<<<<
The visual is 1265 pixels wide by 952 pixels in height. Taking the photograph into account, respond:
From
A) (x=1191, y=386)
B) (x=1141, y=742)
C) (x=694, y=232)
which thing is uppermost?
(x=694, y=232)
>>>>
<<<<
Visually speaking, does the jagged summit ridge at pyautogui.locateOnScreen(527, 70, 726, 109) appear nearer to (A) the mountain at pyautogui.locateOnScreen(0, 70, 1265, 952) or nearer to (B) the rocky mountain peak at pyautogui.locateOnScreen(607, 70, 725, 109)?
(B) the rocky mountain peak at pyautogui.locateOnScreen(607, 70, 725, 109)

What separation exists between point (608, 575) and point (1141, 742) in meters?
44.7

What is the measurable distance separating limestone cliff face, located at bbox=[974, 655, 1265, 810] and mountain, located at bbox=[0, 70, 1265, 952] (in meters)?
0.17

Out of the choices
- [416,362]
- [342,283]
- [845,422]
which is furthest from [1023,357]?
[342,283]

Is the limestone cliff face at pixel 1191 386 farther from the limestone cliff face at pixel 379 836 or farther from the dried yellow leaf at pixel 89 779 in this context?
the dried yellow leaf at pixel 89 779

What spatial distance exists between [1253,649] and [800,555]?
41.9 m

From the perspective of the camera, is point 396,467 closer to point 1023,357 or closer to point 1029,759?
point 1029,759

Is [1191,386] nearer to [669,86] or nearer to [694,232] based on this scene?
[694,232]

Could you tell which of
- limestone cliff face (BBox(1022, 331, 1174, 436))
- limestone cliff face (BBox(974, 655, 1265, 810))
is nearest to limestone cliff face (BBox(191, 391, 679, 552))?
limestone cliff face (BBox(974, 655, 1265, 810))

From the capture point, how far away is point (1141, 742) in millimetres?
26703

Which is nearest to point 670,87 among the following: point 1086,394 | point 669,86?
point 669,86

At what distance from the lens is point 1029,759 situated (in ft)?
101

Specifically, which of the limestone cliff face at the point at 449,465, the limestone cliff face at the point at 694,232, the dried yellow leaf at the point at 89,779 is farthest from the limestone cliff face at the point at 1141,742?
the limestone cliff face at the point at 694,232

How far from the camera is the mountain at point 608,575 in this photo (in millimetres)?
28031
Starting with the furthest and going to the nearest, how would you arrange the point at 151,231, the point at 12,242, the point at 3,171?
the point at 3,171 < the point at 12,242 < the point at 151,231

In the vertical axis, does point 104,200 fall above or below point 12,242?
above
>>>>
Return the records above exactly as they appear, starting with the line containing "Visually speaking, does" and ending with the line containing "the point at 3,171 <", both lines included.

● RESULT FOR THIS EXERCISE:
Visually speaking, does the jagged summit ridge at pyautogui.locateOnScreen(527, 70, 726, 109) appear nearer to (A) the mountain at pyautogui.locateOnScreen(0, 70, 1265, 952) or nearer to (B) the rocky mountain peak at pyautogui.locateOnScreen(607, 70, 725, 109)?
(B) the rocky mountain peak at pyautogui.locateOnScreen(607, 70, 725, 109)

What separation exists between point (608, 575) and point (1141, 742) in meters?
44.7

What is the measurable distance separating limestone cliff face, located at bbox=[974, 655, 1265, 810] and mountain, located at bbox=[0, 70, 1265, 952] (in meters)?
0.17

Out of the choices
- [416,362]
- [342,283]
- [845,422]
which is furthest from [1023,357]?
[342,283]

Is the limestone cliff face at pixel 1191 386 farther from the limestone cliff face at pixel 379 836 or farther from the dried yellow leaf at pixel 89 779 in this context?
the dried yellow leaf at pixel 89 779

What spatial distance exists between [1253,649] and [800,555]?
41.9 m

From the perspective of the camera, is point 396,467 closer to point 1023,357 or closer to point 1029,759?
point 1029,759

Is [1191,386] nearer to [669,86] or nearer to [694,232] based on this scene?
[694,232]

Could you tell which of
- limestone cliff face (BBox(1022, 331, 1174, 436))
- limestone cliff face (BBox(974, 655, 1265, 810))
is nearest to limestone cliff face (BBox(191, 391, 679, 552))?
limestone cliff face (BBox(974, 655, 1265, 810))

From the capture point, how far away is point (1141, 742) in millimetres?
26703

Which is nearest to point 670,87 among the following: point 1086,394 | point 669,86?
point 669,86

At what distance from the lens is point 1029,759 situated (in ft)?
101

Specifically, which of the limestone cliff face at the point at 449,465, the limestone cliff face at the point at 694,232, the dried yellow leaf at the point at 89,779 is farthest from the limestone cliff face at the point at 1141,742?
the limestone cliff face at the point at 694,232

How far from the camera is the mountain at point 608,575 in this photo (in millimetres)?
28031
Starting with the furthest and going to the nearest, how would you arrange the point at 151,231, the point at 12,242, the point at 3,171?
the point at 3,171 < the point at 12,242 < the point at 151,231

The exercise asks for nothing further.